Honduras

Control de mesas por un movimiento generó los nulos

Los blancos son un mensaje que los candidatos no eran de su agrado. Políticos deben preocuparse por las mesas, para bien del país.

    07.04.2014

    Para el analista político, Julio Navarro, la proliferación masiva de votos nulos en las recientes elecciones primarias en los tres partidos tiene su origen, en gran parte, en el control casi absoluto de las mesas por parte de uno de los movimientos en contienda.

    A esto hay que sumarle los votos blancos, que si bien es cierto la Mesa Electoral Receptora no tiene responsabilidad porque refleja la intención del ciudadano, también son significativos porque fueron numerosos, especialmente en el Partido Liberal.

    Según el análisis de EL HERALDO, en su edición del lunes, casi 300 mil personas que acudieron a las urnas el 18 de noviembre anularon el voto o ejercieron el sufragio en blanco.

    El Partido Liberal registra 38,926 votos nulos; 5,693 el partido Libertad y Refundación (Libre) y 79,451 el Partido Nacional. Entre los tres partidos se generan 124,070 votos nulos, equivalentes al 13.41 por ciento de la afluencia electoral.

    En cuanto a votos blancos, el Partido Liberal lleva acumulados 59,832; el partido Libre 25,500 y 85,853 el Partido Nacional. Entre nulos y blancos, los tres partidos suman casi 300 mil votos que no fueron tomados en cuenta, equivalentes al 33.42 por ciento.

    Los votos nulos duplican la sumatoria de los votos obtenidos por las cuatro corrientes minoritarias de los dos partidos históricos, que apenas acumularon 58,196 votos válidos. Los votos blancos, por su parte, triplican a los movimientos en referencia.

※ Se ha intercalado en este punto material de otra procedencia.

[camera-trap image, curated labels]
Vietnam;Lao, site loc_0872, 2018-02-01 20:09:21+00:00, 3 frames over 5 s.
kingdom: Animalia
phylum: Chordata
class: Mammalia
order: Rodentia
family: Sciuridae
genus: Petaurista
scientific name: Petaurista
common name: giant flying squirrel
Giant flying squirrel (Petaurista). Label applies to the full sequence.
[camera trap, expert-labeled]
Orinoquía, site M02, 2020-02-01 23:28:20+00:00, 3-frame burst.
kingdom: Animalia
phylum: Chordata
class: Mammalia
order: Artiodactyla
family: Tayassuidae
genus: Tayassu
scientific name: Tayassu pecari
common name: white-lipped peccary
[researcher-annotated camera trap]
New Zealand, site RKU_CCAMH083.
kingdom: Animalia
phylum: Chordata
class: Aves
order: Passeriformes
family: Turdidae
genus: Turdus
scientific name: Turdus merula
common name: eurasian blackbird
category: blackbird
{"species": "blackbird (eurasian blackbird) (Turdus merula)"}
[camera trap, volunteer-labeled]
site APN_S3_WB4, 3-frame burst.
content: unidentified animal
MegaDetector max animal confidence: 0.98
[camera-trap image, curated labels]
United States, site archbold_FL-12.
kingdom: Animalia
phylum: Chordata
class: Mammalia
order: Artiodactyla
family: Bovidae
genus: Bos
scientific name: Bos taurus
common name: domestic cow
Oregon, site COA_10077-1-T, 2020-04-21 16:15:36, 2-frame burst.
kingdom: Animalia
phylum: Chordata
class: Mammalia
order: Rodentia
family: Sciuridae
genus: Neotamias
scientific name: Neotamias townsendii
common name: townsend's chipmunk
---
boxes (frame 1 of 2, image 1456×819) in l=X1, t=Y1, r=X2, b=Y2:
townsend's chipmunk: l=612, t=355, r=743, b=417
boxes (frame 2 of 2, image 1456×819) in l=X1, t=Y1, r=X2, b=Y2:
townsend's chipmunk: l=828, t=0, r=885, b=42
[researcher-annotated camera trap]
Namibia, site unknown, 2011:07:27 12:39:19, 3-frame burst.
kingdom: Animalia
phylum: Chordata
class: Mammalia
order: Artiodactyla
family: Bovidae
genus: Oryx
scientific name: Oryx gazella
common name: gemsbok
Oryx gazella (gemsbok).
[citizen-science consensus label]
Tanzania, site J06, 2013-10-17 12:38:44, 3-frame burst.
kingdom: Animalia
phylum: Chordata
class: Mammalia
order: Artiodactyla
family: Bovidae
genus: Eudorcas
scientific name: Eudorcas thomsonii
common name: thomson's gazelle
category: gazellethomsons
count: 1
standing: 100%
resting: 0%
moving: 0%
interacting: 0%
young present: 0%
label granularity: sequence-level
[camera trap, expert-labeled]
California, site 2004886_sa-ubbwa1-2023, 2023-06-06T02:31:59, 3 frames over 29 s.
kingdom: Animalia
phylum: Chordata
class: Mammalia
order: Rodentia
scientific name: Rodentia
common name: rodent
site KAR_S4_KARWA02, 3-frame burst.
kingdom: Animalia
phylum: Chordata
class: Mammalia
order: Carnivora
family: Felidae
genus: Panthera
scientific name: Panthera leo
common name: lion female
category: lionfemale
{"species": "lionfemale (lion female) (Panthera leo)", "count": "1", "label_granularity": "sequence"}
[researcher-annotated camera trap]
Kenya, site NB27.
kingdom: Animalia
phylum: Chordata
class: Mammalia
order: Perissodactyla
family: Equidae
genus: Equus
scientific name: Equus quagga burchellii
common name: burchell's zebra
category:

    Para Julio Navarro, el comportamiento de los votos nulos “es inédito en la historia electoral de Honduras”. “A lo más que han llegado los votos nulos y blancos es al 1.6 por ciento”.

    “Para mí”, dijo, “el voto nulo se debe al control que tenía determinado movimiento en la mesa electoral. Si yo soy dueño de un movimiento y tengo cinco miembros en la mesa, entonces yo digo: este voto es nulo, nulo y nulo”.

    Respecto al voto blanco, el entrevistado considera que es el resultado “de las personas que fueron presionadas antes de votar, ya sea porque eran empleados públicos, que tenían alguna relación con un político o que no estaban de acuerdo con sus candidatos”.

    “Los partidos deberán hacer una investigación científica de cuáles son las motivaciones y los mensajes que están dando con ese voto blanco”.

    A criterio del analista, la única forma de evitar tanto voto nulo en las próximas elecciones, es que el Tribunal Supremo Electoral (TSE) entregue la credencial de mesas con nombres y apellidos “y solo a las personas que han sido capacitadas para estar en urnas”.

    Se pronunció en contra de la iniciativa de un sector de la sociedad civil que propone “ciudadanizar” las mesas como si las personas que van ahí no son ciudadanos.

    Lo que hay que hacer es “profesionalizar” la mesa, para bien de la transparencia del sistema electoral.

    Los políticos se aprovechan de las debilidades de la Ley Electoral y de las Organizaciones Políticas enviando a las mesas a sus activistas más audaces, a sus parientes más cercanos. De manera que los resultados son el resultado de esas maniobras políticas.